> Set task
Copy out the material below word for word, leaving out the pictures.
-*-*-
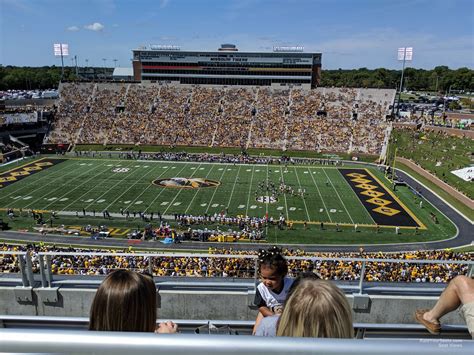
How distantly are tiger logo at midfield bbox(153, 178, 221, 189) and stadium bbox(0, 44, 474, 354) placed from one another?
0.99 feet

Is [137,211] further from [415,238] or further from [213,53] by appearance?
[213,53]

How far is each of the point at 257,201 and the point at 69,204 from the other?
-*-*-
> Expected answer
How distantly are tiger logo at midfield bbox(153, 178, 221, 189) and stadium bbox(0, 44, 474, 354) placed from one another?
0.99 feet

Is [137,211] further from [415,238] or further from [213,53] by appearance?
[213,53]

How far is each of the point at 257,201 and the point at 69,204 from the other?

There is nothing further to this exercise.